Avalanche features some excellent skiing and other outdoor footage but the appeal here is the “eyesore” itself, the once wonderful Tamarron Lodge. Its that aprés ski scene that always looks so charming and has appealed to me ever since The Pink Panther. This is Seventies Style but it still looks inviting. Its cold outside, you’ve been out in the snow all day. Then you get cleaned up and dressed up and head down to the bar and grill to hear the band and have a bite to eat. Here there’s swimming pools and hot tubs and a reminder that the indoors in winter can be just as stimulating as the outdoors in winter. Fun film but a stinker.

A Fine Pair (1968) // Ten years previously, Rock Hudson had made this other fun winter movie though you may not notice him – because Claudia Cardinale is in this. And she’s wet. I reported on Ruba al prossimo tuo in our Once Upon a Time series and you really should check that out here. It’s worth revisiting, though, this slightly goofy film that features not only the beautiful Ms. Cardinale but also many great shots of winter in New York City and more importantly Austria. It was full-on winter in November of ’67 when this was filmed in Tirol and Salzburg and the snow is plentiful. Austria is photographed nicely showing countryside and streets laden with their wintry burden.

From the lovely Hotel Braun and the quaint little hole-in-the-wall hotel room to the grand castle and through all the wintry lanes and snowy terrain, this film is insubstantial but still fun to watch thanks to Claudia and a score by Il Maestro, Ennio Morricone.

Jeremiah Johnson (1972) // Robert Redford was in his mid-to-late 30s at this time and he never looked better. For this story of a man who decides to live off the land in the mountains, Redford dragged Sydney Pollack out to Bob’s adopted home state of Utah. Did the company take up residence in one lonely spot to shoot their film? They did not. Instead art director Ted Howarth traversed some 26,000 miles to find locations. Did he narrow it down to a half dozen suitable spots? He did not. Instead the film showcases almost 100 different locations including the aptly named Snow Canyon State Park, Sundance Resort, Zion National Park and many other substantial places.

It’s one of those films that does well depicting the challenges of the life of a mountain man, particularly when the temperature drops. One thing I enjoyed that I had never seen in any other film was sleeping in the wild over a bed of warm coals. That’s quite brilliant – if its done right. Jeremiah Johnson shows the brutal terrain, frigid waters and – like other films we’ve talked about today – the fact that cold can kill you. Take Hatchet Jack. The late mountain man is featured in this clip that shows much of the hardship we’ve been talking about. I’m uncomfortable watching Jeremiah fumble around in the water – so, not only cold but now wet – and we see how the conditions can even conspire against you lighting a fire. Listen to the wind; ominous, deadly.
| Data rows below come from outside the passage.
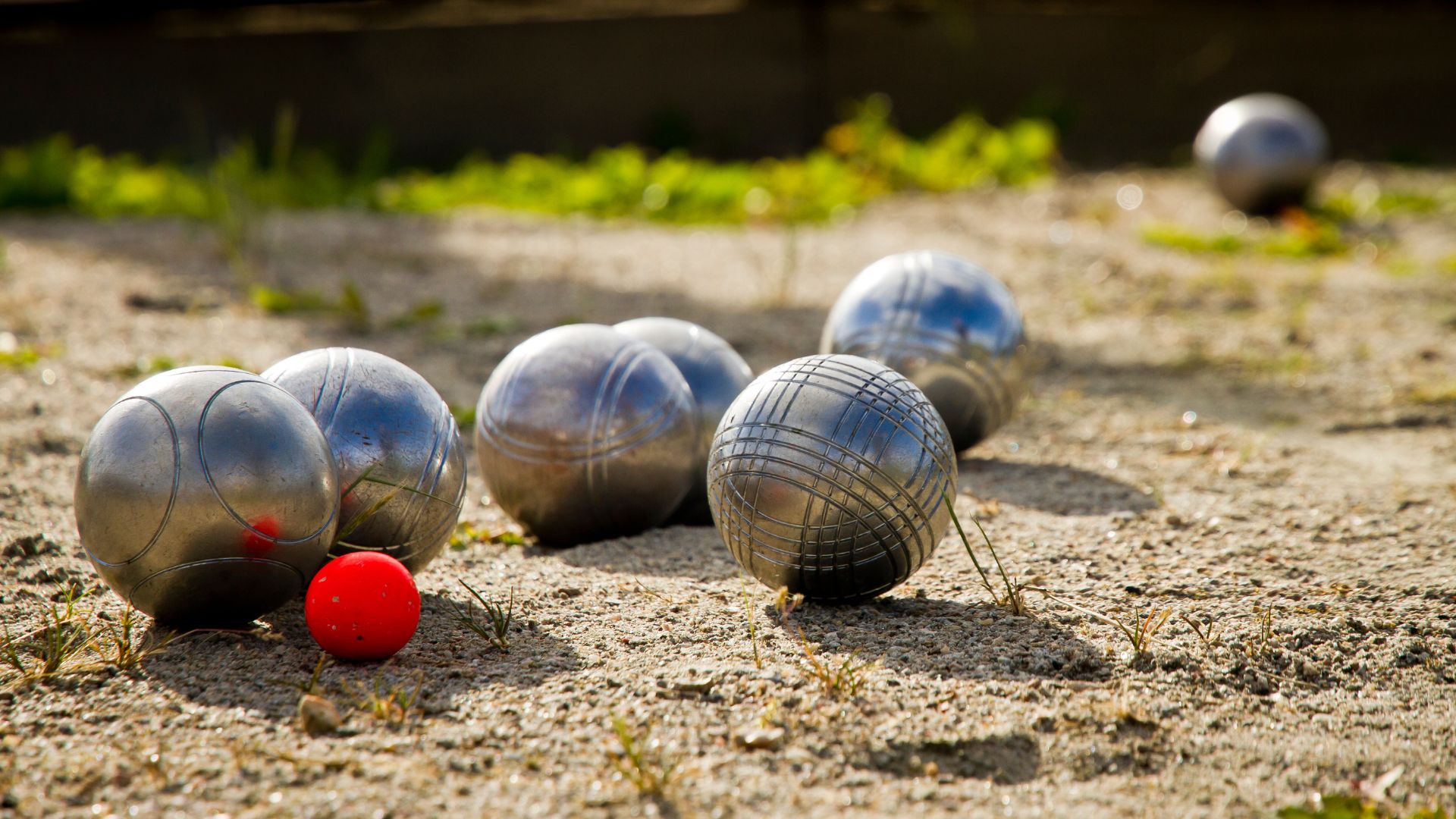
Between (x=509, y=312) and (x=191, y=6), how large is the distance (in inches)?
357

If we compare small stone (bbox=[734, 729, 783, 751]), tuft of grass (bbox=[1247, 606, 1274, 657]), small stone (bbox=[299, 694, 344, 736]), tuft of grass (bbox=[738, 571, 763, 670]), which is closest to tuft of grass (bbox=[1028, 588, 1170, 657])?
tuft of grass (bbox=[1247, 606, 1274, 657])

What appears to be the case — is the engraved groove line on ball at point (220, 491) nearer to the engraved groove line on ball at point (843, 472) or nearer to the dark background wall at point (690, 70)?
the engraved groove line on ball at point (843, 472)

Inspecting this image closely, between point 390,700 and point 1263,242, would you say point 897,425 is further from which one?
point 1263,242

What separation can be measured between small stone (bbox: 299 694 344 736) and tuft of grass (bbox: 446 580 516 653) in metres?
0.58

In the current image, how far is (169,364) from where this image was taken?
698cm

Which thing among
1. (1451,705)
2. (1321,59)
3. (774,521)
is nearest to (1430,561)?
(1451,705)

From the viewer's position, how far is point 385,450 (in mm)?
4207

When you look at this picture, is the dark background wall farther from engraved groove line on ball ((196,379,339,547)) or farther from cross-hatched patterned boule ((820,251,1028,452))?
engraved groove line on ball ((196,379,339,547))

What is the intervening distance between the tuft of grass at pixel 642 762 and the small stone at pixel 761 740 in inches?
7.4

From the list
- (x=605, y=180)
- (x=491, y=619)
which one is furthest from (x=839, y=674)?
(x=605, y=180)

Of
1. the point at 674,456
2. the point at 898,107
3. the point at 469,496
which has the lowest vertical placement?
the point at 469,496

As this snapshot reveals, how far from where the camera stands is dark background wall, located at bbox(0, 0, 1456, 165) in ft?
49.8

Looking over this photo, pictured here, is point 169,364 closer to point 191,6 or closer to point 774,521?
point 774,521

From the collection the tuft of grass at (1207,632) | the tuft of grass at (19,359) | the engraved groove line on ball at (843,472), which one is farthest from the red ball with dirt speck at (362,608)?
the tuft of grass at (19,359)
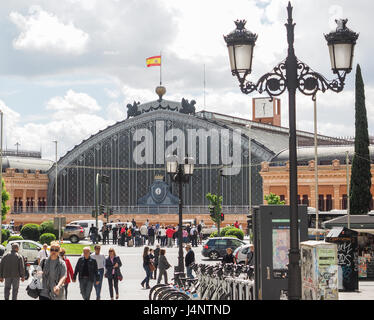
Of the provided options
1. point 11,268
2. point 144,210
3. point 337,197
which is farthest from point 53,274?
point 144,210

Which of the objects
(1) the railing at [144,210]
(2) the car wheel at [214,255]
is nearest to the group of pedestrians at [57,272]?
(2) the car wheel at [214,255]

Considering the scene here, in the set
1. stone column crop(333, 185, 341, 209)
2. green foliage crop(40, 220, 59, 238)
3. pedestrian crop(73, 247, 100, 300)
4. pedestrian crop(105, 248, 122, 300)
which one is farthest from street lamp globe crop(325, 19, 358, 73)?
stone column crop(333, 185, 341, 209)

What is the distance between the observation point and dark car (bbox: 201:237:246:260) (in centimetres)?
3854

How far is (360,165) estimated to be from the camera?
4597 cm

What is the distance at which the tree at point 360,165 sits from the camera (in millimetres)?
45562

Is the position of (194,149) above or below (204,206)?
above

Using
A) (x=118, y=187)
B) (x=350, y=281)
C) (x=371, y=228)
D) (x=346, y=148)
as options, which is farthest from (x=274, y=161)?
(x=350, y=281)

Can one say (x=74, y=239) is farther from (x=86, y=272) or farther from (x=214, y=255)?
(x=86, y=272)

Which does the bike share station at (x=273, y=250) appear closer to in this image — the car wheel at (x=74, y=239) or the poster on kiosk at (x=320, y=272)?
the poster on kiosk at (x=320, y=272)

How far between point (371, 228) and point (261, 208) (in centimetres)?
1431

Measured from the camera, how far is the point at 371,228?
29875 mm

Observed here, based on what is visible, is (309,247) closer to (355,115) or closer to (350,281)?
(350,281)

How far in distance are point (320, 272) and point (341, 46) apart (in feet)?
13.2

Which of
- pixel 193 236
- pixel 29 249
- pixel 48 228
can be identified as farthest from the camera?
pixel 48 228
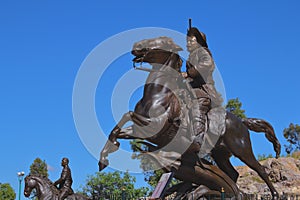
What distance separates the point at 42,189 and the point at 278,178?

Maybe you feel me when I say that I’d like to think that I’m made of the same sort of stuff that Jeremiah Johnson was. That I can adapt, improvise and put up with another winter. Maybe. But when the thermometer hits minus 20, instead of seeing how I stack up against the elements, you’ll more likely find me basement camping. Under a blanket, electric fireplace blazing, eating popcorn, drinking a Dr. Pepper and watching one of these films.